TASKS TO COMPLETE:
A. In the post-training quantization notes, list each distinct label that appears in parentheses at the start of a bullet point.
B. Return, word for word, the passage of the post-training quantization notes between "- (Common) Renamed" and "quantization of activations.", inclusive.

Post-training Quantization:
Breaking changes:
- `nncf.quantize` signature has been changed to add `mode: Optional[nncf.QuantizationMode] = None` as its 3-rd argument, between the original `calibration_dataset` and `preset` arguments.
- (Common) `nncf.common.quantization.structs.QuantizationMode` has been renamed to `nncf.common.quantization.structs.QuantizationScheme`
General:
- (OpenVINO) Changed default OpenVINO opset from 9 to 13.
Features:
- (OpenVINO) Added 4-bit data-aware weights compression. For that `dataset` optional parameter has been added to `nncf.compress_weights()` and can be used to minimize accuracy degradation of compressed models (note that this option increases the compression time).
- (PyTorch) Added support for PyTorch models with shared weights and custom PyTorch modules in `nncf.compress_weights()`. The weights compression algorithm for PyTorch models is now based on tracing the model graph. The `dataset` parameter is now required in `nncf.compress_weights()` for the compression of PyTorch models.
- (Common) Renamed the `nncf.CompressWeightsMode.INT8` to `nncf.CompressWeightsMode.INT8_ASYM` and introduce `nncf.CompressWeightsMode.INT8_SYM` that can be efficiently used with dynamic 8-bit quantization of activations.

SOURCE DATA:
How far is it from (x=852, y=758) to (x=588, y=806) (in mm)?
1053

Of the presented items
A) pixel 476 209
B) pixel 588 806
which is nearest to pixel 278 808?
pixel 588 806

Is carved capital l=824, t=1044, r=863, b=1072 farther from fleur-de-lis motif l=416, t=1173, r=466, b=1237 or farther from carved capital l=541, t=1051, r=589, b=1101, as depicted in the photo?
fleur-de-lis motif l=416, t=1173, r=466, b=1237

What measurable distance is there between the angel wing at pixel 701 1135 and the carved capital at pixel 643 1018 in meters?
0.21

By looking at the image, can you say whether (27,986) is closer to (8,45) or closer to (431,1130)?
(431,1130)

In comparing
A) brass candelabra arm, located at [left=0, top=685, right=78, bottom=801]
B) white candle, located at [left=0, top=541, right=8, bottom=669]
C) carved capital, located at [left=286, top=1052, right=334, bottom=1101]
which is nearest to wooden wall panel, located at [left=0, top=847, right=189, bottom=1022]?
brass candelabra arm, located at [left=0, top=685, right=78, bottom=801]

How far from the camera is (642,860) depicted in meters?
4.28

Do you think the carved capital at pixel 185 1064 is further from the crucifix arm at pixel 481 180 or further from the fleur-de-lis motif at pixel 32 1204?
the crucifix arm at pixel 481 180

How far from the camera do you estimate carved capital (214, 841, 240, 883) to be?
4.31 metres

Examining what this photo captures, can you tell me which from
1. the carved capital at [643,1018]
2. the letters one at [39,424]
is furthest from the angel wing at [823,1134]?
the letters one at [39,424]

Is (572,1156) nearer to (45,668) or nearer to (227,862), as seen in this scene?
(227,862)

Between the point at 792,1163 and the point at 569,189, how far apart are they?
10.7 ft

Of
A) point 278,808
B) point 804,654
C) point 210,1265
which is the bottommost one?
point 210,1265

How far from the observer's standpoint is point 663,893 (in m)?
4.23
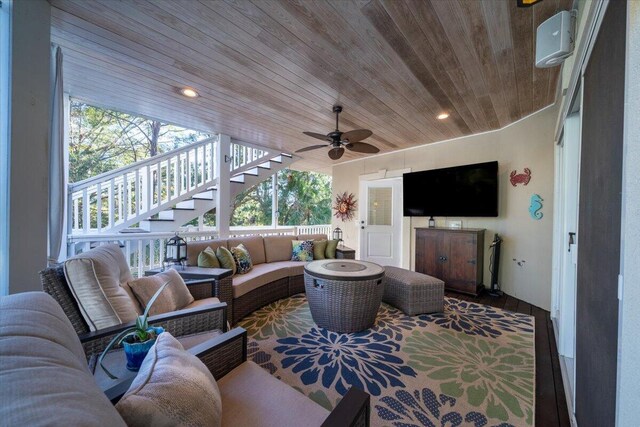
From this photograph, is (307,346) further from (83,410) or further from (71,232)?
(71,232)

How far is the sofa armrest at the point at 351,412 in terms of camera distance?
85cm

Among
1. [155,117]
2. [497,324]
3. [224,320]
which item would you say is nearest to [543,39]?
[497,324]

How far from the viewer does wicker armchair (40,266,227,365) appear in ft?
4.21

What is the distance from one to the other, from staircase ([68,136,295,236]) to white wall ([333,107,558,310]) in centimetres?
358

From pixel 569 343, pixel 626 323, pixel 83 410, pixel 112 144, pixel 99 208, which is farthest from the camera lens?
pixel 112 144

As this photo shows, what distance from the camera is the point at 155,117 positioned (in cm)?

COMPLETED EXERCISE:
A. Common, OpenVINO, PyTorch

B.
- (Common) Renamed the `nncf.CompressWeightsMode.INT8` to `nncf.CompressWeightsMode.INT8_ASYM` and introduce `nncf.CompressWeightsMode.INT8_SYM` that can be efficiently used with dynamic 8-bit quantization of activations.